-- START DATA ENTRIES --

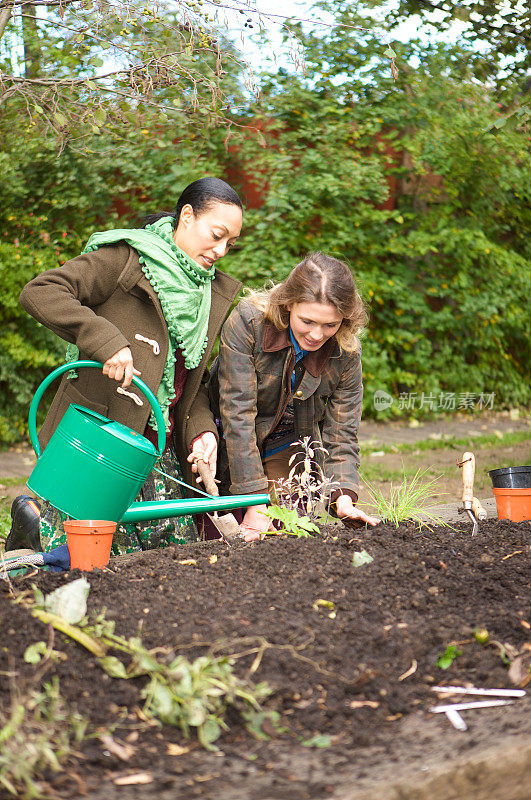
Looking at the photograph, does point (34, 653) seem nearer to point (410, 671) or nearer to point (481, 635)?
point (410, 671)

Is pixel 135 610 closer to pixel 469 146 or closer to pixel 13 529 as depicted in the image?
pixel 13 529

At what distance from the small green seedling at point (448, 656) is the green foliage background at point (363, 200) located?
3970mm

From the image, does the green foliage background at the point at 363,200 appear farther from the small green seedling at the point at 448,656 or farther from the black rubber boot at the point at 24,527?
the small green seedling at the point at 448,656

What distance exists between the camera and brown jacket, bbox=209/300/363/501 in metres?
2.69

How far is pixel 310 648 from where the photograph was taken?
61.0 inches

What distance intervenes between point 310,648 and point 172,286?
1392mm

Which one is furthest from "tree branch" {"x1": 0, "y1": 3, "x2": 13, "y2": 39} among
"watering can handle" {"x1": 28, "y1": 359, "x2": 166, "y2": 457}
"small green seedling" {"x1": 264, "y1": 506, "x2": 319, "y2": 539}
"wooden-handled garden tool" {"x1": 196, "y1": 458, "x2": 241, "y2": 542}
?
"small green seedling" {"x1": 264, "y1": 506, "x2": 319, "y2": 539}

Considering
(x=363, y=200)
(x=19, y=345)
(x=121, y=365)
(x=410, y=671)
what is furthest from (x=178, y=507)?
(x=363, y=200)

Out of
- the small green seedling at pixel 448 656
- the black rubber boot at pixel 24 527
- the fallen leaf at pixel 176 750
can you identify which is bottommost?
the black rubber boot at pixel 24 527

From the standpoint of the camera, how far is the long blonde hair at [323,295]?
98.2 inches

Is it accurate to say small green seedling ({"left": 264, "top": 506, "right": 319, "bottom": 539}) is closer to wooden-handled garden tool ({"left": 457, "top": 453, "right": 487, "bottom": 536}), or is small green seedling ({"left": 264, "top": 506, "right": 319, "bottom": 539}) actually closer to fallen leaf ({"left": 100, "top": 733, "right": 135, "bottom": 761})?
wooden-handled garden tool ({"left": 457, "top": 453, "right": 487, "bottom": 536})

-- END DATA ENTRIES --
-- START DATA ENTRIES --

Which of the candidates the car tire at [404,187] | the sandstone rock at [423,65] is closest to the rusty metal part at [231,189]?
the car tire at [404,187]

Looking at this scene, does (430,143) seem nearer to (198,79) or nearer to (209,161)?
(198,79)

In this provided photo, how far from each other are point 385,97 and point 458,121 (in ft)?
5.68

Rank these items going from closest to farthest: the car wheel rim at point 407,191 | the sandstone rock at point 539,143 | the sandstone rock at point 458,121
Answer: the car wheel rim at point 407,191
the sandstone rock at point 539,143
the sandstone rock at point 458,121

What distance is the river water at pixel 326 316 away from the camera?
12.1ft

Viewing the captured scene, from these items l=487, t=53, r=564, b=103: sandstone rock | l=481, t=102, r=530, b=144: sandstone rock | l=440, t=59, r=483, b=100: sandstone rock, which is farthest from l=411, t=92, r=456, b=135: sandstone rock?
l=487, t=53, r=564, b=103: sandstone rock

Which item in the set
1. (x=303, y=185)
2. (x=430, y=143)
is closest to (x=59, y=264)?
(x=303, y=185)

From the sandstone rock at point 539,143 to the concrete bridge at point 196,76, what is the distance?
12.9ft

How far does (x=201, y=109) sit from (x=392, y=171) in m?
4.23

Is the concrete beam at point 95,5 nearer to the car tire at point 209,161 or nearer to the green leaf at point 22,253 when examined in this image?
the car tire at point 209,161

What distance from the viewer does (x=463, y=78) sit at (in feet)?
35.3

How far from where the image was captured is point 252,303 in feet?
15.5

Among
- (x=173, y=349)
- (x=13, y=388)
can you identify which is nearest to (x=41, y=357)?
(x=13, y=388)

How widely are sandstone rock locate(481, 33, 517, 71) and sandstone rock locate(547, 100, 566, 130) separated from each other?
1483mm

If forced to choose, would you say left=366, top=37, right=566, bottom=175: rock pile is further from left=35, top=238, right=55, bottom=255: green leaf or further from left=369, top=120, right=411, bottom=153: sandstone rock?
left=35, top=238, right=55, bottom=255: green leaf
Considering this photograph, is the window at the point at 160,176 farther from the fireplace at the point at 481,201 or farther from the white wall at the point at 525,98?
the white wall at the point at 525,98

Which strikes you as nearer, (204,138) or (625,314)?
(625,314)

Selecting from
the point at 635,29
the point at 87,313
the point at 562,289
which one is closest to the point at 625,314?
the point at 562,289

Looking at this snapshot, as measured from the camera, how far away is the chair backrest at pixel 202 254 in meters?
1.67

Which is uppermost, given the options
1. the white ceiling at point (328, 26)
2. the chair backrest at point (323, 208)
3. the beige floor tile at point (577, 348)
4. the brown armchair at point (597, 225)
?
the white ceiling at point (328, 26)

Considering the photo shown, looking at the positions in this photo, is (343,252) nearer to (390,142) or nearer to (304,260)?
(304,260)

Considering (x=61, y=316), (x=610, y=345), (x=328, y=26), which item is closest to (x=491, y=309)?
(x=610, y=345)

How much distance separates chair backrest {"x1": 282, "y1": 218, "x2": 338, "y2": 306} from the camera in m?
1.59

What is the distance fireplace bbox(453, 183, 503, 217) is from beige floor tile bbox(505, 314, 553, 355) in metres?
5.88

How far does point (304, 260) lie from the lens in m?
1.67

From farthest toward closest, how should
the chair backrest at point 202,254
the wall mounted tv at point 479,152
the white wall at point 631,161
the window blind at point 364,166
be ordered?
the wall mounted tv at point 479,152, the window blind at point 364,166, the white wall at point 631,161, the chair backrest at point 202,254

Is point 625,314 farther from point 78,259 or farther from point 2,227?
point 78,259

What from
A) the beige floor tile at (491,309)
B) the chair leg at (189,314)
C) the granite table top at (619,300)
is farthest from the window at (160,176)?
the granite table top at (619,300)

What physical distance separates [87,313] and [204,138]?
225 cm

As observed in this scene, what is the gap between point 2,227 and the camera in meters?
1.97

-- END DATA ENTRIES --

■ SHORT EXERCISE
Which lines in the items above contain the word "beige"? Copy each of them.

■ EXERCISE ANSWER
3. the beige floor tile at point (577, 348)
What is the distance fireplace bbox(453, 183, 503, 217) is from beige floor tile bbox(505, 314, 553, 355) in metres?
A) the beige floor tile at (491,309)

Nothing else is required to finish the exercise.